Of the numerous summer music festivals in the region, the biannual Milton and Peggy Salkind International Piano Duo Festival at the San Francisco Conservatory of Music has stood out for its creative programming, as well as for the distinct piano ensemble repertoire it undertakes.
This year’s theme is a “Parisian Fête,” to celebrate Paris as an artistic center during its “golden age” from 1870 until 1925. The festival also includes a celebration of the 150th anniversary of Debussy’s birth, and highlights his contemporaries and some predecessors and successors.
Friday evening’s program started with a salon program titled “Société Musical Independente,” in honor of a society formed in 1910 by Fauré, Ravel, and others. The program opened with a loving reading of Ma Mère l’oye, which was premiered at the society’s first performance on April 20, 1910. Unlike the original premiere, though, Friday’s performance 102 years later included images and texts projected from a computer, adding an extra dimension to the experience.
It seemed as if everyone brought something special to the party for a celebration. Raffi Kharajanyan and Mutsuko Dohi presented a two-piano transcription of Debussy’s Le Cathédrale engloutie by Kharajanyan. Two pianos allowed them to explore soundscapes not possible on one piano, and in stereo.
Anderson and Roe had something very special. Instead of a duo performance, they sought to create a scene from a Parisian café in the 1910s. They first asked the audience to pretend that they were sitting at such a café, after enjoying one too many glasses of absinthe or other alcoholic beverage of the day.
It seemed as if everyone brought something special to the party for a celebration.
They then created a scene in which Erik Satie may have asked his friends at the café to help him through the reading of the music and the stories that went along with them. With members of the audience participating as a narrator or an actor, they presented selections of pieces composed in or around 1913, such as The Octopus and the Sea Cucumber, which were as silly as they sounded.
Glorious Debussy
The more formal concert program later in the evening was titled “Impressionism and Beyond (1900–1925),” a celebration first of Debussy’s music then of that of his contemporaries.
The Bergmann Duo opened with a lush reading of the Ravel reductions of “Nuages” and “Fêtes” from the orchestral Nocturnes by Debussy.
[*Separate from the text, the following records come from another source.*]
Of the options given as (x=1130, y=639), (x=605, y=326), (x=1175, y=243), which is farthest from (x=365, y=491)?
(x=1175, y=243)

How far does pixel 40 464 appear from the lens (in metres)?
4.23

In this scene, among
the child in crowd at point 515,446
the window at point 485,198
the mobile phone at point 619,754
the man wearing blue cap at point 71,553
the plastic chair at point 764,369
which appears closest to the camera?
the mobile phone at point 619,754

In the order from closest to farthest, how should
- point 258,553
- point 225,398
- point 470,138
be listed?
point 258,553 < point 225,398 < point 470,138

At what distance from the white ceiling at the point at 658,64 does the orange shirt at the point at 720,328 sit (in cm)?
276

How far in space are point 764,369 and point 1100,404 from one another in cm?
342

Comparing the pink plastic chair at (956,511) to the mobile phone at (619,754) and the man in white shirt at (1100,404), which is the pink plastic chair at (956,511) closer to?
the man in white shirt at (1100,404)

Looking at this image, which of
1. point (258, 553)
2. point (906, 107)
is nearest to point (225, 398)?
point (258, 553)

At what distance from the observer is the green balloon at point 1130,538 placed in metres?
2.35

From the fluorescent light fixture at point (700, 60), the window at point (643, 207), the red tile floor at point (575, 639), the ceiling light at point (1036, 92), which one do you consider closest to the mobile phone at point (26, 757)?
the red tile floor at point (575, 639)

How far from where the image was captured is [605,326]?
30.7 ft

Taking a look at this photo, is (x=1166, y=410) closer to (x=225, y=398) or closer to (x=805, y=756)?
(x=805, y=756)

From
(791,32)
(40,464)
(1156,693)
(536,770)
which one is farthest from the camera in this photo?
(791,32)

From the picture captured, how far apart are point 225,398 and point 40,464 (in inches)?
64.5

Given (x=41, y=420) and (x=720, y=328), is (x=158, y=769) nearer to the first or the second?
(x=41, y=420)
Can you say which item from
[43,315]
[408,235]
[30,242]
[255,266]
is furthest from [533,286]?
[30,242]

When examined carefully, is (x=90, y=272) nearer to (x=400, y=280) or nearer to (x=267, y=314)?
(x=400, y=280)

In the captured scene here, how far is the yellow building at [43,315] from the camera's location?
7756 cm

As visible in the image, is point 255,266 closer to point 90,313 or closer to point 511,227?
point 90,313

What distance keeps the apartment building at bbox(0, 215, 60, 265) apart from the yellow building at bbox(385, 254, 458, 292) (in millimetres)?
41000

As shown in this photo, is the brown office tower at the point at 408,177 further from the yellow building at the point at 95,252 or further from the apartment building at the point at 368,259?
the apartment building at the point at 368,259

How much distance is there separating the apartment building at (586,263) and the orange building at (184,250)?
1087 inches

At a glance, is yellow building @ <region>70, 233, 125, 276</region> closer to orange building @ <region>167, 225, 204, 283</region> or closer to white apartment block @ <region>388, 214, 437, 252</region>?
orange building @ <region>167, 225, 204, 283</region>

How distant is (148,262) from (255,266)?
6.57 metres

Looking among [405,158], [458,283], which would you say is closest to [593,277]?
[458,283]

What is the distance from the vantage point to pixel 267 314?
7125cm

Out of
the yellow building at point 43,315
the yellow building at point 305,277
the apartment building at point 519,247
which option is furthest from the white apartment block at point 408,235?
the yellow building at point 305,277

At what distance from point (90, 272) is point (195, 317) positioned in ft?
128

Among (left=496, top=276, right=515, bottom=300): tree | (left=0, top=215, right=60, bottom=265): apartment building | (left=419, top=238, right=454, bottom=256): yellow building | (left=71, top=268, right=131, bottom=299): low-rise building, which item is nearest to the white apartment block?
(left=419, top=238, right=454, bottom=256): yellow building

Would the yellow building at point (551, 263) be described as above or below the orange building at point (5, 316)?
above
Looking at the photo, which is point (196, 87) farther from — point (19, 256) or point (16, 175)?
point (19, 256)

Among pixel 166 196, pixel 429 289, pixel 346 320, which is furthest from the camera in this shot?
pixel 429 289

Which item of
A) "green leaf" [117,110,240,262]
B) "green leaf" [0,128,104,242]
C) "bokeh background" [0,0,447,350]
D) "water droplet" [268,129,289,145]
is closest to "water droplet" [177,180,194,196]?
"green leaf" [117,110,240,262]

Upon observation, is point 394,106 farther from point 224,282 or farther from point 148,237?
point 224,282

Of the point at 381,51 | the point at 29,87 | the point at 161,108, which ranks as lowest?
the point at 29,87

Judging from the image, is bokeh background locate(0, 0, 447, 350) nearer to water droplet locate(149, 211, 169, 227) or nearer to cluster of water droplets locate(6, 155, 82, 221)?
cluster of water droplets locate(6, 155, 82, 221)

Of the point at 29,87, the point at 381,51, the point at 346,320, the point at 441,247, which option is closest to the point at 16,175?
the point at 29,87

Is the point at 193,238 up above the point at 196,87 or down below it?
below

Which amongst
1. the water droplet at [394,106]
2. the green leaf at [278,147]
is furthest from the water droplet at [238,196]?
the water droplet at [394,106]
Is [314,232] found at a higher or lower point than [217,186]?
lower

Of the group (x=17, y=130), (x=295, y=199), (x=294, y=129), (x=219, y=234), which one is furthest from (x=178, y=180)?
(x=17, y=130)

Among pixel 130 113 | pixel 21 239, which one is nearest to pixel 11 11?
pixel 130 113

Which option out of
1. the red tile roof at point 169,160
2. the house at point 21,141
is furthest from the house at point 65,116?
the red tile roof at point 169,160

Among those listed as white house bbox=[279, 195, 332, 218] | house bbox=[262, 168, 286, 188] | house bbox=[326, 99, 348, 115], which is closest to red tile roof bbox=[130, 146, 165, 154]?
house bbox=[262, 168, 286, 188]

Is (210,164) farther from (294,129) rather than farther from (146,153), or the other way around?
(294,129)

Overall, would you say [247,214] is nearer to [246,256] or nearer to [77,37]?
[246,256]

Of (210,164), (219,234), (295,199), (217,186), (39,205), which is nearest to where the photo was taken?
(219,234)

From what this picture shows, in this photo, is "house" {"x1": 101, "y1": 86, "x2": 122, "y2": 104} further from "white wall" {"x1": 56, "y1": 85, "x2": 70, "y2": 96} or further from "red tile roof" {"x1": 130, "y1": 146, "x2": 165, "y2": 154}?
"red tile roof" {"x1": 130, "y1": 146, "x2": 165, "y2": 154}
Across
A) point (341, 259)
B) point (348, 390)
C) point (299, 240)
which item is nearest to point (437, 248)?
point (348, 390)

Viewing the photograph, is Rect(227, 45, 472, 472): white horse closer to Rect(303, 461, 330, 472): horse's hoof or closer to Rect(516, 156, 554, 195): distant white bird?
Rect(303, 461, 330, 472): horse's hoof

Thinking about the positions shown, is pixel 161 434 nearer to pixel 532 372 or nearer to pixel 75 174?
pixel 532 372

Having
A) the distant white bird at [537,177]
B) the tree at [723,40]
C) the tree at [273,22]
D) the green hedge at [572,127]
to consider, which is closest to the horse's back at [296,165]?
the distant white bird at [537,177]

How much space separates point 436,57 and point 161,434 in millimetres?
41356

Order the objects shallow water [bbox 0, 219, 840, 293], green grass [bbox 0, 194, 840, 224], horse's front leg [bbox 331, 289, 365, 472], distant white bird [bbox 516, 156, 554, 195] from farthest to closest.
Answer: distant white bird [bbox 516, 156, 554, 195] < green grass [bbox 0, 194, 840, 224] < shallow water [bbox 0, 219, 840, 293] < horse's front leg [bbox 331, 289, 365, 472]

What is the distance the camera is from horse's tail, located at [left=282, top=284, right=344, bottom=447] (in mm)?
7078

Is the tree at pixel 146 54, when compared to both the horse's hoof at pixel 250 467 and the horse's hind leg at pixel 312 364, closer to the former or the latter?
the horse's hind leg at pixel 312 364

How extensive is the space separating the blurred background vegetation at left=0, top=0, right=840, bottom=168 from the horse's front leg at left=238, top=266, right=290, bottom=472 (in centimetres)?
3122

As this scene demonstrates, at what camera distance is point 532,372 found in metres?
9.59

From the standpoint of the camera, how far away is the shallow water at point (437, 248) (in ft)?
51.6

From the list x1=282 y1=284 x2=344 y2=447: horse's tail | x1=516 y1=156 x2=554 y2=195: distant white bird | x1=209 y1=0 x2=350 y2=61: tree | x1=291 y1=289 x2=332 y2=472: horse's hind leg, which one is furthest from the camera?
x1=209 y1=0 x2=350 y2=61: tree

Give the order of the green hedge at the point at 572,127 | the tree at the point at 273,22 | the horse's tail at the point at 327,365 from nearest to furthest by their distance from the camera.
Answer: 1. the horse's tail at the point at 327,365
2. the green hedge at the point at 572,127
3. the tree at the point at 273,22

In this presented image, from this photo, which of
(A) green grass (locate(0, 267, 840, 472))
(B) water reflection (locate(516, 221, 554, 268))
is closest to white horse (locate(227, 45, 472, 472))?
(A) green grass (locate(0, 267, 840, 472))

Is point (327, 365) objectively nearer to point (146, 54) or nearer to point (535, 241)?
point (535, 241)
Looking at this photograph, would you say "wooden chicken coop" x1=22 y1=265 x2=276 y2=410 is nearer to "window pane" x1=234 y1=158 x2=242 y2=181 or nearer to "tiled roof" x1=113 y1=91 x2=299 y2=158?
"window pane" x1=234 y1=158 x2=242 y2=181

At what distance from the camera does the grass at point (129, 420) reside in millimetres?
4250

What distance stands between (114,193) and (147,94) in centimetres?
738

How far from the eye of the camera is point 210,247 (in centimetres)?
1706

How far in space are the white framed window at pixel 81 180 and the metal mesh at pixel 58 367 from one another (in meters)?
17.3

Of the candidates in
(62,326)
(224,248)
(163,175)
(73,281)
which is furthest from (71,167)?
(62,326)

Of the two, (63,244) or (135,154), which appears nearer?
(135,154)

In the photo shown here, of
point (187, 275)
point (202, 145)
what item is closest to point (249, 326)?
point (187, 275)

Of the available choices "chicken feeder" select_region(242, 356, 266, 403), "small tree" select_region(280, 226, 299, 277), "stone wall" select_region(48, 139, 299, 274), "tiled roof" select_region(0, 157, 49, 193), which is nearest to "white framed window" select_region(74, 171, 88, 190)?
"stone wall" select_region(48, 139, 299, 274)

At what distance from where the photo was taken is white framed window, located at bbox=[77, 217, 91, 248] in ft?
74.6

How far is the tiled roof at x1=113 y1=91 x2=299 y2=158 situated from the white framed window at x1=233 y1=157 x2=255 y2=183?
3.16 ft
Rich with colors and textures, the glorious scene was presented with attention to the most minute and delicate details of the work.
Rich with colors and textures, the glorious scene was presented with attention to the most minute and delicate details of the work.
A six-hand transcription of Debussy’s La Mer, performed by Kharajanyan and Duo Turgeon, was full of waves and swells, evoking an expansive seascape. In the third movement, “Dialogue du Vent et de la mer,” it was as if angry wind collided with the sea.
The celebration continued with the Angelo Piano Duo’s emotional reading of En blanc et noir, composed in 1915 during the middle of the First World War. The somber second movement was particularly striking for its dark mood at the beginning, depicting the desolate war scene and then the confusion during a battle.
The second half of the concert began with two pieces by Ravel: a sincere reading of Rapsodie espagnole by the Bergmann Piano Duo, and La Valse performed by Anderson and Roe. Never shying away from controversy, the latter duo presented perhaps the most volatile and thrilling reading of La Valse.
Anderson and Roe began with a mysterious yet reminiscing rendition of 19th-century Vienna. Every phrase was sculpted with sensual intentions, but in the macabre coda both crescendo and accelerando went insanely off the charts, bringing the piece to a disconcertingly manic end. A question remained whether it was even in good taste with the frenetic storm, but I’d simply call it true to the depth of the music’s soul that few dare to explore.
The Duo Pianistico di Firenze performed a splendid reading of Cinema (1924), accompanying a silent film titled Entr’acte by Réné Clair in which composer Erik Satie himself appears. Though this was a piano reduction by Darius Milhaud, the duo humorously navigated through Dadaist elements of the instanéisme full of irreverence.
The evening concluded with Milhaud’s Le Bœuf sur le toit, Op. 58, a surrealistic Franco-Brazilian sketch performed by the ZOFO Duet.
The Salkind Festival continues with more performances, including a dance program in collaboration with the Mark Foehringer Dance Project, plus an evening program spanning two hundred years, from 1812 up to this very year.